● **Given data**:
━━━━━━━━━━━━━━━━━━━━━━━━━━━━━━

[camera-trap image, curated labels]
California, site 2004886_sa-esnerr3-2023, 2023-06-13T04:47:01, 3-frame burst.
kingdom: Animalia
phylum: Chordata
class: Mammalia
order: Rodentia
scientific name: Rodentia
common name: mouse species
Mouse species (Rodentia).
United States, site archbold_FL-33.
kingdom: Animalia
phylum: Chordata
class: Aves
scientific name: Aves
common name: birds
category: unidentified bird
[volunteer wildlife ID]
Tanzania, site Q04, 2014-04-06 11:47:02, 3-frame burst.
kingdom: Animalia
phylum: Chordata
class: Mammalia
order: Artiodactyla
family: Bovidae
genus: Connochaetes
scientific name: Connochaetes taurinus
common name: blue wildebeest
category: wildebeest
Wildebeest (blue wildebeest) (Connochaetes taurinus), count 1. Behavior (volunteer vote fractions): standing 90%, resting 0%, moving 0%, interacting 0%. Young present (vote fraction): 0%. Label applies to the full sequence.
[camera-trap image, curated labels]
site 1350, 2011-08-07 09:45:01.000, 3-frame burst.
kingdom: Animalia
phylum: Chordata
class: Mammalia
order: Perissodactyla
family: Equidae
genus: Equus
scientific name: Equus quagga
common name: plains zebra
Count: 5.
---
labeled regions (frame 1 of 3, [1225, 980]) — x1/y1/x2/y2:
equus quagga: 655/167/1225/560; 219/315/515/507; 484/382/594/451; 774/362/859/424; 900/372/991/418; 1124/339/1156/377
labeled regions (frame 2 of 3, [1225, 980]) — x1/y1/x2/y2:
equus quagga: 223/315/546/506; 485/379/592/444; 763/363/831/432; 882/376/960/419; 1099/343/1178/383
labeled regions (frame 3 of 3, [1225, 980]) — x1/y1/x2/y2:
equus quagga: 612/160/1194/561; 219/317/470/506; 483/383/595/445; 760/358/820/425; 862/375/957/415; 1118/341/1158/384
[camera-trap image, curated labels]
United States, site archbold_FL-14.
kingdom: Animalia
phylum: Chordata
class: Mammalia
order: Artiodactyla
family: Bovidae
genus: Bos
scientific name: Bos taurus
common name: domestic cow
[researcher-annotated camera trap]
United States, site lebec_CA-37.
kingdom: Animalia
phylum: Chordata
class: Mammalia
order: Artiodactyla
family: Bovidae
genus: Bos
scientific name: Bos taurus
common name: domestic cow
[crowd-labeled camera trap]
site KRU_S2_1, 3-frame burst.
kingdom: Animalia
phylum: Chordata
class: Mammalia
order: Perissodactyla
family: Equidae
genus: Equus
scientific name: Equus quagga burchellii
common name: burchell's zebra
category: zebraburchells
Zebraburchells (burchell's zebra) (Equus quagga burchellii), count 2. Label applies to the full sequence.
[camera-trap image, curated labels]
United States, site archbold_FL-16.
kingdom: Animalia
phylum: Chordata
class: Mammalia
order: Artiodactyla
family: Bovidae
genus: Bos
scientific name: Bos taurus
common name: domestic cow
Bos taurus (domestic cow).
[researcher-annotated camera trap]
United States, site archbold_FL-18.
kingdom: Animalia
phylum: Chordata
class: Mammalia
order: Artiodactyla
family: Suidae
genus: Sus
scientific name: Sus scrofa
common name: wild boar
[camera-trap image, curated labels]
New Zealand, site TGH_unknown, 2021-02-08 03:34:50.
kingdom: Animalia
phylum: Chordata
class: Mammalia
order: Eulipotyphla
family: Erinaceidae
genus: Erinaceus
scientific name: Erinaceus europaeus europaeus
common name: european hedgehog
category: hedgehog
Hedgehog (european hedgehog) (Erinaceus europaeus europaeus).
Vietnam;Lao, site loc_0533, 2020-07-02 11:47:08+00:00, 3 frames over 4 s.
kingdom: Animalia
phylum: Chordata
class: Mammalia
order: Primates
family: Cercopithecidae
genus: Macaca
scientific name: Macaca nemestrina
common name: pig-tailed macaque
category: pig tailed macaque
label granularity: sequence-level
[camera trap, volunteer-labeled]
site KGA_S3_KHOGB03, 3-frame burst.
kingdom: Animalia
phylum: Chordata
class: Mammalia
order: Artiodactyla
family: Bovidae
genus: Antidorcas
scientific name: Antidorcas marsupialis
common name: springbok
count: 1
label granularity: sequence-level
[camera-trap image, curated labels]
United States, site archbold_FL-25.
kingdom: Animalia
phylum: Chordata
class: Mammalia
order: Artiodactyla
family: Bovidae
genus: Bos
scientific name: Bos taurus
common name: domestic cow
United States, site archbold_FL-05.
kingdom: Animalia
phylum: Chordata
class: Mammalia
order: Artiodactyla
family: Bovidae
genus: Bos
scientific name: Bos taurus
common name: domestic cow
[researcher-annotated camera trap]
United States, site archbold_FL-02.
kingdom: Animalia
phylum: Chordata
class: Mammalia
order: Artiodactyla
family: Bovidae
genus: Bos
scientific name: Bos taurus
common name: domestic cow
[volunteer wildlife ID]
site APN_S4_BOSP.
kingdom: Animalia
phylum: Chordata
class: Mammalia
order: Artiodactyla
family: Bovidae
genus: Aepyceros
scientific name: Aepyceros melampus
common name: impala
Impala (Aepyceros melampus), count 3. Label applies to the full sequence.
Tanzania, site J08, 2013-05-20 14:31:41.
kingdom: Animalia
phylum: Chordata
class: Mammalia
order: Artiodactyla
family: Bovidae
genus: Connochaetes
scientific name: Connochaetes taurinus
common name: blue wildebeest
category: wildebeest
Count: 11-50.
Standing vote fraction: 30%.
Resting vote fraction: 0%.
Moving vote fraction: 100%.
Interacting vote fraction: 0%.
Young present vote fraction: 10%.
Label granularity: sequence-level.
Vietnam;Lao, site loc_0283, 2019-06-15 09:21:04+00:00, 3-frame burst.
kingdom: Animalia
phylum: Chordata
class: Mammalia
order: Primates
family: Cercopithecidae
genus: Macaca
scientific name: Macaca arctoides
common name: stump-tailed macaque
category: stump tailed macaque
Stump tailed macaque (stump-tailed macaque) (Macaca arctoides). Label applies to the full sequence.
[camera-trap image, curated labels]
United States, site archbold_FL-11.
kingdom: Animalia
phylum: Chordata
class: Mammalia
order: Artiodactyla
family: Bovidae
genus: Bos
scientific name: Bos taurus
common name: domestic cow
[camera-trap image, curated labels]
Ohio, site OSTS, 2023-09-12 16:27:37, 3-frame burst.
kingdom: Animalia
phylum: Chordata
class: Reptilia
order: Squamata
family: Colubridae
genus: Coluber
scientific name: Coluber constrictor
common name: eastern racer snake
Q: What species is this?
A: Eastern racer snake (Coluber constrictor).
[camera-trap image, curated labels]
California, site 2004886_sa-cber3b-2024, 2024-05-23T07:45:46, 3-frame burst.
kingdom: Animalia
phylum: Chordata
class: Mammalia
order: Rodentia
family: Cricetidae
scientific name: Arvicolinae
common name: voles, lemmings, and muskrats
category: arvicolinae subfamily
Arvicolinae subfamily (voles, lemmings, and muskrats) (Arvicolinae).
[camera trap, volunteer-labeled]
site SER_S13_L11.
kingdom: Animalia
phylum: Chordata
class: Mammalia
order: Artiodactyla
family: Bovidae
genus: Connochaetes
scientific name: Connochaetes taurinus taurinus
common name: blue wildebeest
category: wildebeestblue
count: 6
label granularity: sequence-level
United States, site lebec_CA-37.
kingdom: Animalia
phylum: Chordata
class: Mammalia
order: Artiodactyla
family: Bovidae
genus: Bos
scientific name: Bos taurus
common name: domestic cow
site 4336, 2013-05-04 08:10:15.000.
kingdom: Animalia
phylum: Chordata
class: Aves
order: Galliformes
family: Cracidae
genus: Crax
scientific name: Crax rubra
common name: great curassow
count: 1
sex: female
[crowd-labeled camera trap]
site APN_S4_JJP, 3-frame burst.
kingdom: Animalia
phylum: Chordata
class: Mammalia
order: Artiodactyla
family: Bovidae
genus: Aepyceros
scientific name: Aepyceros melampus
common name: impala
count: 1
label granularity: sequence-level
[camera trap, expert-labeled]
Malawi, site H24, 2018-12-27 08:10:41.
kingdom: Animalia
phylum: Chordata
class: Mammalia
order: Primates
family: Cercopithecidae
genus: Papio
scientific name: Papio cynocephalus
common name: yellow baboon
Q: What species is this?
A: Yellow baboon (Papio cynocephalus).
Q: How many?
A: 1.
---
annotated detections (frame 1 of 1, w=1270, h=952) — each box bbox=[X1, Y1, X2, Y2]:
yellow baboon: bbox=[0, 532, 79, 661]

━━━━━━━━━━━━━━━━━━━━━━━━━━━━━━

● **What the task asks**: Filter the records above for lines with "United".

● **Response for this exercise**:
United States, site archbold_FL-33.
United States, site archbold_FL-14.
United States, site lebec_CA-37.
United States, site archbold_FL-16.
United States, site archbold_FL-18.
United States, site archbold_FL-25.
United States, site archbold_FL-05.
United States, site archbold_FL-02.
United States, site archbold_FL-11.
United States, site lebec_CA-37.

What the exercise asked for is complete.